▶ _Material shown_
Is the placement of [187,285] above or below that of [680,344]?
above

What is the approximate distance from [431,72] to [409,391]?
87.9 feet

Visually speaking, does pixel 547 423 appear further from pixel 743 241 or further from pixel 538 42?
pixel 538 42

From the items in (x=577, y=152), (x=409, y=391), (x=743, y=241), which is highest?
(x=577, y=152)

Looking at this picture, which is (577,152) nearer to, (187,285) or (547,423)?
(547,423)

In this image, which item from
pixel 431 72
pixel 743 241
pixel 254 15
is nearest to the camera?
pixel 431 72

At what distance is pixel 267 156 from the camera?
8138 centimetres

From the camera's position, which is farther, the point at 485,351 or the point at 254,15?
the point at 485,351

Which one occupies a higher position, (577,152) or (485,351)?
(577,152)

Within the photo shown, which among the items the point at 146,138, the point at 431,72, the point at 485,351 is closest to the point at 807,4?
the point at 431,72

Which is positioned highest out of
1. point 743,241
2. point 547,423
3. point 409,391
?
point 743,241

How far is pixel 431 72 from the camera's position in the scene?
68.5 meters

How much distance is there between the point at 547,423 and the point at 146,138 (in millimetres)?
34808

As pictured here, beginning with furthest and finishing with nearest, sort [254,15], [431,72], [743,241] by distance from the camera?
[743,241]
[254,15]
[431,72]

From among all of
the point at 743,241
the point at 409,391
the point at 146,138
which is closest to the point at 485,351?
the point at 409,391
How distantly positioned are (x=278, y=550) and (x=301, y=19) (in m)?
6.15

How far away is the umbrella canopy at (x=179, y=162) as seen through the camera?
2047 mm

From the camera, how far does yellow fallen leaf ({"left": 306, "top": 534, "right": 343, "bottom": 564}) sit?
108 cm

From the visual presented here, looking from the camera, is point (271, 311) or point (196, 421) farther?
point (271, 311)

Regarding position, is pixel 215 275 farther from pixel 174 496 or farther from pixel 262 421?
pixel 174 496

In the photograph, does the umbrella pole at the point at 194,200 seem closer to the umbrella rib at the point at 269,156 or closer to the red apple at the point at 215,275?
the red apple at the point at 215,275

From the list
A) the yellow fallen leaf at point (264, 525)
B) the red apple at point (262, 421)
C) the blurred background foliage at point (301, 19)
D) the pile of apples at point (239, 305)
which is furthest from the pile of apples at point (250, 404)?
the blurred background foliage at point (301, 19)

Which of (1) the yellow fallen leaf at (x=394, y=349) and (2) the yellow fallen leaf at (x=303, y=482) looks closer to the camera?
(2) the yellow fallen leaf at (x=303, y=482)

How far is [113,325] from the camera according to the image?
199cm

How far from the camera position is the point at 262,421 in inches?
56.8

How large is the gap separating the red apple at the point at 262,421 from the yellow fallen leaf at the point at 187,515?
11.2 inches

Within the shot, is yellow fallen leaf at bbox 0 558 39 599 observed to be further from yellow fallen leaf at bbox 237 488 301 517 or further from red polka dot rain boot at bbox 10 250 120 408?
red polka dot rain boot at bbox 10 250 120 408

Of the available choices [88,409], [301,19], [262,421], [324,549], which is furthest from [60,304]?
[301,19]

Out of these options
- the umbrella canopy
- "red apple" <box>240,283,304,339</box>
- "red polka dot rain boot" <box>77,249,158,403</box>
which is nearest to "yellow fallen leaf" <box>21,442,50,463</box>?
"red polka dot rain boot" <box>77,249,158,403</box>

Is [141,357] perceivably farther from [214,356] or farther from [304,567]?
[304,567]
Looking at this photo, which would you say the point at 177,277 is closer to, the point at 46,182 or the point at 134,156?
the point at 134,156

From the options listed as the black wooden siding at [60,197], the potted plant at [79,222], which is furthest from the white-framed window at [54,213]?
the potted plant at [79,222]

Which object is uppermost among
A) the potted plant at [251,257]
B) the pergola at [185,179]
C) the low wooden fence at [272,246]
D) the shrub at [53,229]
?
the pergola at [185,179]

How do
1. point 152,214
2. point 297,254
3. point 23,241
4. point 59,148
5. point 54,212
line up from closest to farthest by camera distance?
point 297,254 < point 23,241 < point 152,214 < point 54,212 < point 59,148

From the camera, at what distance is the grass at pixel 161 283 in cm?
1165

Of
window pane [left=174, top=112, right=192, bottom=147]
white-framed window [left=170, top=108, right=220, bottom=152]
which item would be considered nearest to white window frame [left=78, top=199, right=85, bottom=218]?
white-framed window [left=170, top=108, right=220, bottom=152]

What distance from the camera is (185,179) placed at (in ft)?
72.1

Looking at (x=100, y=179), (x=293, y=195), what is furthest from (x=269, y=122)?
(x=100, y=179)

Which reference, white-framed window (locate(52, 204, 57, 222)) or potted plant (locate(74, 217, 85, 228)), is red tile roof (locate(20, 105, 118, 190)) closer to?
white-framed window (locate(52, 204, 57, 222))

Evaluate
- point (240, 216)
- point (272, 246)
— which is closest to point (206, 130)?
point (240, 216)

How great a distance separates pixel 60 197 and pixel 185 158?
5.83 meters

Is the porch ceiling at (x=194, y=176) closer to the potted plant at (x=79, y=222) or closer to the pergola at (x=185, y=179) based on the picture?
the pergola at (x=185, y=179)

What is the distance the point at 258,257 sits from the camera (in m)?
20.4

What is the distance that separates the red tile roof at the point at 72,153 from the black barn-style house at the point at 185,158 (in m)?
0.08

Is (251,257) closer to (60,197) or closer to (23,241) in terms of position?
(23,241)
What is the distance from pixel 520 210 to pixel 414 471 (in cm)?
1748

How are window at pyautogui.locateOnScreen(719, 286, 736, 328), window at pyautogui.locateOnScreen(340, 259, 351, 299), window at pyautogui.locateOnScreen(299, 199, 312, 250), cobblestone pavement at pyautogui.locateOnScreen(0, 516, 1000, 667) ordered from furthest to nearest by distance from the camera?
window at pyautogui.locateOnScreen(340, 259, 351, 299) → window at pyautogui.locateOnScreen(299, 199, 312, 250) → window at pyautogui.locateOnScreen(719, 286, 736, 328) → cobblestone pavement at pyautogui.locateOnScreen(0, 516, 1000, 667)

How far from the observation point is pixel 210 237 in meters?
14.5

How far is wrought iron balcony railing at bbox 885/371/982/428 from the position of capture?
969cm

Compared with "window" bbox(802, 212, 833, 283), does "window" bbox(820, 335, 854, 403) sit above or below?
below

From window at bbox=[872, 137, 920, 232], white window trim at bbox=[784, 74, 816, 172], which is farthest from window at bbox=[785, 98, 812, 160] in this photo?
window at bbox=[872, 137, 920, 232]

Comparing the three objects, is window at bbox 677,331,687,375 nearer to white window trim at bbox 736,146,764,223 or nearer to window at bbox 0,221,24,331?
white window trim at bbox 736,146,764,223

▶ _Work required_
Take the entries above and transcribe them exactly.

▶ _Response_
Is the placement of [187,285] above or below that of [680,344]?
above

What is the approximate distance from [431,72] to [409,391]?
87.9 feet

Visually speaking, does pixel 547 423 appear further from pixel 743 241 or further from pixel 538 42?
pixel 538 42

From the items in (x=577, y=152), (x=409, y=391), (x=743, y=241), which is highest?
(x=577, y=152)

Looking at this picture, which is (577,152) nearer to, (187,285) or (547,423)?
(547,423)

In this image, which item from
pixel 431 72
pixel 743 241
pixel 254 15
is nearest to the camera?
pixel 431 72

At what distance is pixel 267 156 from the camera?
8138 centimetres

From the camera's position, which is farther, the point at 485,351 or the point at 254,15?
the point at 485,351

Which one occupies a higher position, (577,152) or (485,351)?
(577,152)

Within the photo shown, which among the items the point at 146,138, the point at 431,72, the point at 485,351 is closest to the point at 807,4?
the point at 431,72

Which is positioned highest out of
1. point 743,241
2. point 547,423
3. point 409,391
?
point 743,241

How far is pixel 431 72 from the camera's position in the scene?
68.5 meters

How much distance is there between the point at 547,423 and the point at 146,138 (in millimetres)?
34808

As pictured here, beginning with furthest and finishing with nearest, sort [254,15], [431,72], [743,241] by distance from the camera?
[743,241]
[254,15]
[431,72]

From among all of
the point at 743,241
the point at 409,391
the point at 146,138
which is closest to the point at 485,351?
the point at 409,391
How distantly positioned are (x=278, y=550) and (x=301, y=19) (in m)?
6.15

How far away is the umbrella canopy at (x=179, y=162) as seen through the camera?
2047 mm

From the camera, how far does yellow fallen leaf ({"left": 306, "top": 534, "right": 343, "bottom": 564}) sit?
108 cm

From the visual presented here, looking from the camera, is point (271, 311) or point (196, 421) farther?
point (271, 311)

Regarding position, is pixel 215 275 farther from pixel 174 496 or farther from pixel 262 421?
pixel 174 496

In the photograph, does the umbrella pole at the point at 194,200 seem closer to the umbrella rib at the point at 269,156 or closer to the red apple at the point at 215,275?
the red apple at the point at 215,275

From the list
A) the yellow fallen leaf at point (264, 525)
B) the red apple at point (262, 421)
C) the blurred background foliage at point (301, 19)
D) the pile of apples at point (239, 305)
which is furthest from the pile of apples at point (250, 404)?
the blurred background foliage at point (301, 19)

Which of (1) the yellow fallen leaf at (x=394, y=349) and (2) the yellow fallen leaf at (x=303, y=482) looks closer to the camera?
(2) the yellow fallen leaf at (x=303, y=482)

How far is [113,325] from the camera according to the image?
199cm

How far from the camera position is the point at 262,421 in inches?
56.8

How large is the gap separating the red apple at the point at 262,421 from the yellow fallen leaf at the point at 187,515?
11.2 inches

Within the shot, is yellow fallen leaf at bbox 0 558 39 599 observed to be further from yellow fallen leaf at bbox 237 488 301 517 or further from red polka dot rain boot at bbox 10 250 120 408?
red polka dot rain boot at bbox 10 250 120 408

Of the available choices [88,409], [301,19], [262,421], [324,549], which is furthest from [60,304]?
[301,19]

Out of these options
- the umbrella canopy
- "red apple" <box>240,283,304,339</box>
- "red polka dot rain boot" <box>77,249,158,403</box>
which is nearest to "yellow fallen leaf" <box>21,442,50,463</box>?
"red polka dot rain boot" <box>77,249,158,403</box>

Is [141,357] perceivably farther from [214,356] or farther from [304,567]?
[304,567]
Looking at this photo, which would you say the point at 177,277 is closer to, the point at 46,182 or the point at 134,156?
the point at 134,156

From the options listed as the black wooden siding at [60,197], the potted plant at [79,222], which is furthest from the white-framed window at [54,213]?
the potted plant at [79,222]

Which object is uppermost among
A) the potted plant at [251,257]
B) the pergola at [185,179]
C) the low wooden fence at [272,246]
D) the shrub at [53,229]
?
the pergola at [185,179]

How do
1. point 152,214
2. point 297,254
3. point 23,241
4. point 59,148
5. point 54,212
line up from closest to farthest by camera distance?
point 297,254 < point 23,241 < point 152,214 < point 54,212 < point 59,148

From the camera, at what distance is the grass at pixel 161 283 in cm?
1165

Of
window pane [left=174, top=112, right=192, bottom=147]
white-framed window [left=170, top=108, right=220, bottom=152]
which item would be considered nearest to white window frame [left=78, top=199, right=85, bottom=218]?
white-framed window [left=170, top=108, right=220, bottom=152]

What distance from the camera is (185,179) placed at (in ft)?
72.1

Looking at (x=100, y=179), (x=293, y=195), what is furthest from (x=269, y=122)?
(x=100, y=179)

Which reference, white-framed window (locate(52, 204, 57, 222)) or potted plant (locate(74, 217, 85, 228)), is red tile roof (locate(20, 105, 118, 190)) closer to?
white-framed window (locate(52, 204, 57, 222))

Evaluate
- point (240, 216)
- point (272, 246)
— which is closest to point (206, 130)?
point (240, 216)

How great a distance separates pixel 60 197 and pixel 185 158?
5.83 meters

Is the porch ceiling at (x=194, y=176) closer to the potted plant at (x=79, y=222) or closer to the pergola at (x=185, y=179) based on the picture?
the pergola at (x=185, y=179)

What is the distance the point at 258,257 sits from the camera (in m)?
20.4

What is the distance that separates the red tile roof at the point at 72,153 from the black barn-style house at the point at 185,158 (in m)?
0.08

Is (251,257) closer to (60,197) or closer to (23,241) in terms of position?
(23,241)
What is the distance from pixel 520 210 to pixel 414 471 (in cm)?
1748

How are window at pyautogui.locateOnScreen(719, 286, 736, 328), window at pyautogui.locateOnScreen(340, 259, 351, 299), window at pyautogui.locateOnScreen(299, 199, 312, 250), cobblestone pavement at pyautogui.locateOnScreen(0, 516, 1000, 667) ordered from furthest to nearest by distance from the camera?
window at pyautogui.locateOnScreen(340, 259, 351, 299) → window at pyautogui.locateOnScreen(299, 199, 312, 250) → window at pyautogui.locateOnScreen(719, 286, 736, 328) → cobblestone pavement at pyautogui.locateOnScreen(0, 516, 1000, 667)

How far from the observation point is pixel 210 237 in meters?
14.5

How far is wrought iron balcony railing at bbox 885/371/982/428 from the position of capture?
969cm

Compared with "window" bbox(802, 212, 833, 283), does "window" bbox(820, 335, 854, 403) sit above or below?
below

From window at bbox=[872, 137, 920, 232], white window trim at bbox=[784, 74, 816, 172], which is farthest from window at bbox=[785, 98, 812, 160] in this photo?
window at bbox=[872, 137, 920, 232]

Comparing the three objects, is window at bbox 677,331,687,375 nearer to white window trim at bbox 736,146,764,223 or nearer to window at bbox 0,221,24,331?
white window trim at bbox 736,146,764,223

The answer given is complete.